Further, although the cutting area is determined when the concave portion of the work is the pocket portion or the overhang portion, the same can be applied to the concave portion of another work such as a T-shaped groove. .

[0039]

As described above, according to the present invention, the condition for judging whether or not the concave portion of the workpiece can be cut is set in the tool data for each tool, and if the condition for cutting is set. Decide the concave part of the work as the cutting area and NC
Since the data is automatically created, NC data suitable for the tool can be created.

Further, in the machining based on the NC data thus created, machining is performed only for an appropriate cutting area for each tool, so that the tool is not burdened, highly accurate machining is possible, and the tool life is extended. be able to.

[Brief description of drawings]

FIG. 1 is a flowchart showing a processing procedure of a cutting area determination method of the present invention.

FIG. 2 is a block diagram showing a configuration of an interactive numerical control device.

FIG. 3 is a diagram showing a material shape and a component shape of a work.

FIG. 4 is a diagram showing an example of a tool data setting screen.

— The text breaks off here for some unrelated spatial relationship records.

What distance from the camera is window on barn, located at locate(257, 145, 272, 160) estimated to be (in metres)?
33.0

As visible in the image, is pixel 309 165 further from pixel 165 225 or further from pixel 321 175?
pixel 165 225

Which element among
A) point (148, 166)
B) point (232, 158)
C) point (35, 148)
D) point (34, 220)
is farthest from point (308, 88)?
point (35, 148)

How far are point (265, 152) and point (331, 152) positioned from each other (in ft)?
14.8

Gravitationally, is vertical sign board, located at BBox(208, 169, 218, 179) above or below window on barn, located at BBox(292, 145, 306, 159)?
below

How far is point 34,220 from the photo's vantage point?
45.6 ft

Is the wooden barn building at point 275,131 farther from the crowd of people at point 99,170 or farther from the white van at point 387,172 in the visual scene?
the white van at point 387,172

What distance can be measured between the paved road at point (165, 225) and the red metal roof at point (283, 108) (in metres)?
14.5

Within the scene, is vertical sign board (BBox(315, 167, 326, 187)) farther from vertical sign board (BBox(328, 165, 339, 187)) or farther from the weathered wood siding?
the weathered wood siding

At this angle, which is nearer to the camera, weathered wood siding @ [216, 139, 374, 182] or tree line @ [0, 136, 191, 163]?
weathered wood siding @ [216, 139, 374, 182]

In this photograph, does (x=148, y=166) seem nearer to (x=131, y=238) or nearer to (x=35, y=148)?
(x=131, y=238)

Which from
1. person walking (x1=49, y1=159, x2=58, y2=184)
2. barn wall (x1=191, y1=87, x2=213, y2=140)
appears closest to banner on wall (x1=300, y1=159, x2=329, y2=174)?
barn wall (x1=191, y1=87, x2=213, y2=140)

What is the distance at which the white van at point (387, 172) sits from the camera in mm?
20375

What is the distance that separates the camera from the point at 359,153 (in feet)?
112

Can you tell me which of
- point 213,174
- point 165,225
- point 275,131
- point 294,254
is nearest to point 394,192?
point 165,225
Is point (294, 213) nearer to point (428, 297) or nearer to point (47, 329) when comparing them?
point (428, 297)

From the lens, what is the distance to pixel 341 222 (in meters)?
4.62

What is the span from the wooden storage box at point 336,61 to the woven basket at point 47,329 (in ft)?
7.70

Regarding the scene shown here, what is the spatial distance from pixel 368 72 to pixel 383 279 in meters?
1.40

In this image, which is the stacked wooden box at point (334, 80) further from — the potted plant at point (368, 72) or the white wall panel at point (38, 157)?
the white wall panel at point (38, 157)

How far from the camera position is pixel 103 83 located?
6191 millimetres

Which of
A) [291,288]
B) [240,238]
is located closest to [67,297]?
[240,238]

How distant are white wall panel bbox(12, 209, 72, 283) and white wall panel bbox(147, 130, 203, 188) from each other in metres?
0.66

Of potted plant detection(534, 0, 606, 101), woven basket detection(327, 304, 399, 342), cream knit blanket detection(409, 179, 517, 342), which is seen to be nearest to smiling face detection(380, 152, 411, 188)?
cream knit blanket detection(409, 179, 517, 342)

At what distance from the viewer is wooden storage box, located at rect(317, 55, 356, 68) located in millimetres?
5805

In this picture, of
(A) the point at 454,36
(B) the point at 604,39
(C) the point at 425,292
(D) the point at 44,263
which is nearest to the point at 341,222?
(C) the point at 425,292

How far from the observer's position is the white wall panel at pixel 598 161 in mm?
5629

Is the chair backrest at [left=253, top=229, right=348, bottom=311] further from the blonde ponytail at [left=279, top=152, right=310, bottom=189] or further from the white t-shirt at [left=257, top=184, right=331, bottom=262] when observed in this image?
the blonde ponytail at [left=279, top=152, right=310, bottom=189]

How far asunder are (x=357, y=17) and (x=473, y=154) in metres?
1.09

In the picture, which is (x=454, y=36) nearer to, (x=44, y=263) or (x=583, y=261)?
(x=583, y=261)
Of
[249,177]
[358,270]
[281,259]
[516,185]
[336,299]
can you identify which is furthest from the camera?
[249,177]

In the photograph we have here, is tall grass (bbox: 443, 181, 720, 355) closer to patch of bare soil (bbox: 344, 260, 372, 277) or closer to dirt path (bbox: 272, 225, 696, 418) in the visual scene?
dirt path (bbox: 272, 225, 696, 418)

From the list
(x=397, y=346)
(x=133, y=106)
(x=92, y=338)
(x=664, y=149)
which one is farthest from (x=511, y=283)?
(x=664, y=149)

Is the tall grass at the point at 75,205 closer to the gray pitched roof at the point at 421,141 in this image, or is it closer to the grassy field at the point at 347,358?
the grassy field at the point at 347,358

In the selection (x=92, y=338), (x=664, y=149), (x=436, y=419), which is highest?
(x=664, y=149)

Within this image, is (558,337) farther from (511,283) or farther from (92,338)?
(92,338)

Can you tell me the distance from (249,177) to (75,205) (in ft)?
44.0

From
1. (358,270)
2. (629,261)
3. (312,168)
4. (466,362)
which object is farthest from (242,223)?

FIG. 5 is a diagram showing a cutting area determined by a cutting area determination method of the present invention.

[Explanation of symbols]

 11, 31 processor 12, 32 ROM 13, 33 RAM 14, 34 non-volatile memory 15 graphic control circuit 16 display device 17 keyboard 23 software key 25 CRT / MDI panel

Claims (2)

[Claims] 1. In a cutting area determination method in which a cutting area is automatically determined by an interactive numerical control device or an automatic programming device, a condition for determining whether or not a concave portion of a work can be cut is set for each tool, and the determination is performed. A cutting area determination method, which determines whether or not the concave portion is to be a cutting area according to a condition, and automatically creates NC data for each tool. 2. The cutting area determining method according to claim 1, wherein the concave portion is a pocket portion or an overhang portion.